======== Source material

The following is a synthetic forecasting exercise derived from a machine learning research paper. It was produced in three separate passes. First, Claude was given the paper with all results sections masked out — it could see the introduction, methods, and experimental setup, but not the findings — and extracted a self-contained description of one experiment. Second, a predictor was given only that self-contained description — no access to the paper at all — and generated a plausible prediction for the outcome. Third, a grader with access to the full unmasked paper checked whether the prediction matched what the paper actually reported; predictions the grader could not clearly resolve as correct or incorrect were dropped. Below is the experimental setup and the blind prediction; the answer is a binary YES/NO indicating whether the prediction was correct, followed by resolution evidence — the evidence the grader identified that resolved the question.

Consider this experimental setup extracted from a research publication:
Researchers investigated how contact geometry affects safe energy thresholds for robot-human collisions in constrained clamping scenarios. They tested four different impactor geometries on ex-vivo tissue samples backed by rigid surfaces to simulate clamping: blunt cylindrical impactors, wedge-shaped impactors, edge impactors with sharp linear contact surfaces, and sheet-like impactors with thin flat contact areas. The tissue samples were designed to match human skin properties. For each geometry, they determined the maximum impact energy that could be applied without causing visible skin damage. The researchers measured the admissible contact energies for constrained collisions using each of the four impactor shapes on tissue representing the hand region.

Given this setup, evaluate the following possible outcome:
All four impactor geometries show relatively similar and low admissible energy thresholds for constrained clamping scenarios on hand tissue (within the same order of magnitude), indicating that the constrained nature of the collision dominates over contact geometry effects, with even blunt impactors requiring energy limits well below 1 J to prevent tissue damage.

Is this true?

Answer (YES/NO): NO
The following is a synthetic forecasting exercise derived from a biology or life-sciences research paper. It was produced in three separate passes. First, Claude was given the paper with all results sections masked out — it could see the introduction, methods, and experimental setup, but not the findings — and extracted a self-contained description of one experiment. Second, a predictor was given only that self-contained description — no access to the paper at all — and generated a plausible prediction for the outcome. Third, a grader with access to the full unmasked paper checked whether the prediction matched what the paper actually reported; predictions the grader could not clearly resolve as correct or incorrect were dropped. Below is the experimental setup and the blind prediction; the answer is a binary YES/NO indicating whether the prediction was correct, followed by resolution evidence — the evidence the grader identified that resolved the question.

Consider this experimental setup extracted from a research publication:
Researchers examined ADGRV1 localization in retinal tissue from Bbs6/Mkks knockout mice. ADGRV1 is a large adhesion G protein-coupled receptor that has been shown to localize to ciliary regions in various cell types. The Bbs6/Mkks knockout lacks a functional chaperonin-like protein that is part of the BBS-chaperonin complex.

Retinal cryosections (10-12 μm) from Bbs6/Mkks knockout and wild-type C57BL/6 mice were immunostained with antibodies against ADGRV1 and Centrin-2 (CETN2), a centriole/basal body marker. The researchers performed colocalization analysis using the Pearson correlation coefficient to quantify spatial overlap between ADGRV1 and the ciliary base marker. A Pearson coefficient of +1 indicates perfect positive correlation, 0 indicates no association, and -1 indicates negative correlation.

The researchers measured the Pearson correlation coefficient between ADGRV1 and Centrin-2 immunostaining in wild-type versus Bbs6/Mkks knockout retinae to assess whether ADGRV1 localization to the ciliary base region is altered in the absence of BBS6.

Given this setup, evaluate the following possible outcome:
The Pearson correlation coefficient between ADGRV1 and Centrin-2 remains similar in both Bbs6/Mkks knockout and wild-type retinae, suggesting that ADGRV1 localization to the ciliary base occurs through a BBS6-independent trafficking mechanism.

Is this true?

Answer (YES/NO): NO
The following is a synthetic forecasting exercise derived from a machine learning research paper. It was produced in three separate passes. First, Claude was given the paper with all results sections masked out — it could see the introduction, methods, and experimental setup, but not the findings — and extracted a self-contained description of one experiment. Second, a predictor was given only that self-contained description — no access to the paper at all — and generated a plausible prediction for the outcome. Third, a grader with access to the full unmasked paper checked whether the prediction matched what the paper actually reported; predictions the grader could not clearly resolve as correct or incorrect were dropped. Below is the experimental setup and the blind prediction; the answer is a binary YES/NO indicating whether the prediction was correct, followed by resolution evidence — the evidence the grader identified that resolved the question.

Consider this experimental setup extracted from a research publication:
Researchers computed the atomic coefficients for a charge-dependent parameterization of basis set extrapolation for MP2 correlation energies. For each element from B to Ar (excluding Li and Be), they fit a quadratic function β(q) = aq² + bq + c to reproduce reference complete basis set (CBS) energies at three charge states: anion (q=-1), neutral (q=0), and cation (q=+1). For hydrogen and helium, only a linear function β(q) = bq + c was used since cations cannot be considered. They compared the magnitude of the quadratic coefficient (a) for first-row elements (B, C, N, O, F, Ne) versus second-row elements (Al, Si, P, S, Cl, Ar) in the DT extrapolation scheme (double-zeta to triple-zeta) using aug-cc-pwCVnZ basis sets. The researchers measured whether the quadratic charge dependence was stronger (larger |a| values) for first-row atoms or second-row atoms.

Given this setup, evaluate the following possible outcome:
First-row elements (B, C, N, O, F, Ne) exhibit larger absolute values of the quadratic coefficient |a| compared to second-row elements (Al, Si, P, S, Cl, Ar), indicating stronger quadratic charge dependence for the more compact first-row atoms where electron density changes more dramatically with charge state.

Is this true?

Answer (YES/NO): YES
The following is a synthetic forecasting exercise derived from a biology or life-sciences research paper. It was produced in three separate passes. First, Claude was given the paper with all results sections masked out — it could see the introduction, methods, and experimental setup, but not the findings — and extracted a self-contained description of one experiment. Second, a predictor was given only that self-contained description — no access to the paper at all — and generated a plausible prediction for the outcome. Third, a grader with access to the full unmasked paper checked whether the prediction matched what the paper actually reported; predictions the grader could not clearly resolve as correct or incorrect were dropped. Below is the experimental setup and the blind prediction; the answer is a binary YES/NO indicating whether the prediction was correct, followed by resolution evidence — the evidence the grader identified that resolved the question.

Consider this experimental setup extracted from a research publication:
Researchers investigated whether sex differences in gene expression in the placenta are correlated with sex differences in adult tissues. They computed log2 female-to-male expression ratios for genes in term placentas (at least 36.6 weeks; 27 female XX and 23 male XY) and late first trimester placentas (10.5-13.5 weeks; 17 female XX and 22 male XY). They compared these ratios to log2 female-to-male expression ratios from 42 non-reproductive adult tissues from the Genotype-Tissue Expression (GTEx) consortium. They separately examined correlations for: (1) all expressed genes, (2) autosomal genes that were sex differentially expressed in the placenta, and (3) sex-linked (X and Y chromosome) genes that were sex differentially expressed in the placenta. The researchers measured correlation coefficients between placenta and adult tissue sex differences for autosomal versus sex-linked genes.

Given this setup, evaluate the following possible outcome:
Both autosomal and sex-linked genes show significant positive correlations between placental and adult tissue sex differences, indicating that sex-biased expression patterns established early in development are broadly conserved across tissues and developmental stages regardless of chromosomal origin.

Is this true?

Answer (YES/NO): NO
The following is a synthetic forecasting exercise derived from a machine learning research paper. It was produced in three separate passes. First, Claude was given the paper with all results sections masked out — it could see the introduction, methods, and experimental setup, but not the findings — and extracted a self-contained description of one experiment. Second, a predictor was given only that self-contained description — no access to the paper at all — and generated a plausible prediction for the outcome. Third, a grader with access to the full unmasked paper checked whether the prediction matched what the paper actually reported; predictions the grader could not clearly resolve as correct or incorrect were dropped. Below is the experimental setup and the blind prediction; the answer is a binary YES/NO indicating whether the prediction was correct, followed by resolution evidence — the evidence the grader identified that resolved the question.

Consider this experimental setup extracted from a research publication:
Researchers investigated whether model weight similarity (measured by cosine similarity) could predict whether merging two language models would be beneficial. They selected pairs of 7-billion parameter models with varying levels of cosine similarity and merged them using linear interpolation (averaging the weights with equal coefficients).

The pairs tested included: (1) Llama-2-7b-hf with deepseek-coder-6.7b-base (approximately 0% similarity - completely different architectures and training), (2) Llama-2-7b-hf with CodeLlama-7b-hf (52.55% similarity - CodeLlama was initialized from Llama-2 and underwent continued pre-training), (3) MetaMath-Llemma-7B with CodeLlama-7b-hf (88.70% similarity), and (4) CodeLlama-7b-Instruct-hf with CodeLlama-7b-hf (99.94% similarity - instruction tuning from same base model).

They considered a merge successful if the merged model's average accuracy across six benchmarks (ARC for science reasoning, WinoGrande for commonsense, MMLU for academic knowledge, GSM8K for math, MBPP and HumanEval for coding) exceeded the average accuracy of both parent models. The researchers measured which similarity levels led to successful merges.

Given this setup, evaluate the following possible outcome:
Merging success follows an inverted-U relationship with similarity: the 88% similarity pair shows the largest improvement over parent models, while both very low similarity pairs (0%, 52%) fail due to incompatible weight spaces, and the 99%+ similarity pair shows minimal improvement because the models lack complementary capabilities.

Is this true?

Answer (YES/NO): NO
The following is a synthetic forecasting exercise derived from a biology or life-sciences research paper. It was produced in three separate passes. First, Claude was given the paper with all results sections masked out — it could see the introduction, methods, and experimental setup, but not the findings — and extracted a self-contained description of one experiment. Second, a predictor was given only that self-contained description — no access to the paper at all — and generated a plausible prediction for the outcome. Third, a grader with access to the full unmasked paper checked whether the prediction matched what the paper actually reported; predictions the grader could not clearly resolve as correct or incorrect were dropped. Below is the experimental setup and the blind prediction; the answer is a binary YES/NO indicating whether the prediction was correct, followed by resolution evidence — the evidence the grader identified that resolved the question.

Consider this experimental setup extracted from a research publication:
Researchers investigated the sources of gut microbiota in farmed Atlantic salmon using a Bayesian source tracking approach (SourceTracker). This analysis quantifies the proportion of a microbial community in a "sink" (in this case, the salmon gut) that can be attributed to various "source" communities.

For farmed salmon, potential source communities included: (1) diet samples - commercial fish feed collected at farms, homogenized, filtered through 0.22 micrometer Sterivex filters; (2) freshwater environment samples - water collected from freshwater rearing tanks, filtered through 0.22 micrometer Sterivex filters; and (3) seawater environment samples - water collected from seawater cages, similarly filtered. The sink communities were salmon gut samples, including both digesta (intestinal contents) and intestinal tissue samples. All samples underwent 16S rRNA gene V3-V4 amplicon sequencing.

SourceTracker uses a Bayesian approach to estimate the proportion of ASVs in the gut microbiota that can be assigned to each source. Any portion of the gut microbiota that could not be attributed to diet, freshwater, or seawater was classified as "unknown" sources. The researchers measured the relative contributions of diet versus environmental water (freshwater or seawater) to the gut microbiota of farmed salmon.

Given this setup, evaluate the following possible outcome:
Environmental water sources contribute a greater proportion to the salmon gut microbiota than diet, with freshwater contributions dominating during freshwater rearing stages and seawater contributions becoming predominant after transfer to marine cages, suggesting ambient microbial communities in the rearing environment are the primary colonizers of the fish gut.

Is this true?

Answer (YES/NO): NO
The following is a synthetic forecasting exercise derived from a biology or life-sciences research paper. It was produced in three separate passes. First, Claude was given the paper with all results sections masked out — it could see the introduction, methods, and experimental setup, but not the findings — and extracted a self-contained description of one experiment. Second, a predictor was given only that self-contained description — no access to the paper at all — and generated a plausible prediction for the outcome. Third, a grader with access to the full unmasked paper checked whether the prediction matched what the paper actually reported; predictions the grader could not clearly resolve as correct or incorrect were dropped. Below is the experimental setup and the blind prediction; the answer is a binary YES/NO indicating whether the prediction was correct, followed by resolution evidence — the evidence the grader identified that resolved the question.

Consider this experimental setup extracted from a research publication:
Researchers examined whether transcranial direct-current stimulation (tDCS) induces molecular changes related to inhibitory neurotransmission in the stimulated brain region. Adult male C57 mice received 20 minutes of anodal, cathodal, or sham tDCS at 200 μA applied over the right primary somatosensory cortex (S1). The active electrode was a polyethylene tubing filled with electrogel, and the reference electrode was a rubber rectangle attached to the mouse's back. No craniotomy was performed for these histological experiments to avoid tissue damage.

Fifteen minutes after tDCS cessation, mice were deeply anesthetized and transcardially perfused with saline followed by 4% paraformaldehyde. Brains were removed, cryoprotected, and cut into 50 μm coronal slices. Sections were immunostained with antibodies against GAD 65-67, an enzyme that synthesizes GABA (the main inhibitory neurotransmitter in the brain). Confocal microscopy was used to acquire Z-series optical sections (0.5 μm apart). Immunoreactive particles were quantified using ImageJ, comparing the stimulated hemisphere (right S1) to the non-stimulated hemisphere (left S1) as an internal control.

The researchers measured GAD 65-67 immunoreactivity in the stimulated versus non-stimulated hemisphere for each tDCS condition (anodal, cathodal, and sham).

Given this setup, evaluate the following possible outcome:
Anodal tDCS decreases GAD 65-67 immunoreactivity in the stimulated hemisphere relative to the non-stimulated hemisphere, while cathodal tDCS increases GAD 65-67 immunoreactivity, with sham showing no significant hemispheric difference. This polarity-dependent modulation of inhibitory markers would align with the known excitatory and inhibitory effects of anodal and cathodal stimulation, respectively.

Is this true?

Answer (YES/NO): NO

================

Take every line from the records that holds "fish" and copy it down.

For farmed salmon, potential source communities included: (1) diet samples - commercial fish feed collected at farms, homogenized, filtered through 0.22 micrometer Sterivex filters; (2) freshwater environment samples - water collected from freshwater rearing tanks, filtered through 0.22 micrometer Sterivex filters; and (3) seawater environment samples - water collected from seawater cages, similarly filtered. The sink communities were salmon gut samples, including both digesta (intestinal contents) and intestinal tissue samples. All samples underwent 16S rRNA gene V3-V4 amplicon sequencing.
Environmental water sources contribute a greater proportion to the salmon gut microbiota than diet, with freshwater contributions dominating during freshwater rearing stages and seawater contributions becoming predominant after transfer to marine cages, suggesting ambient microbial communities in the rearing environment are the primary colonizers of the fish gut.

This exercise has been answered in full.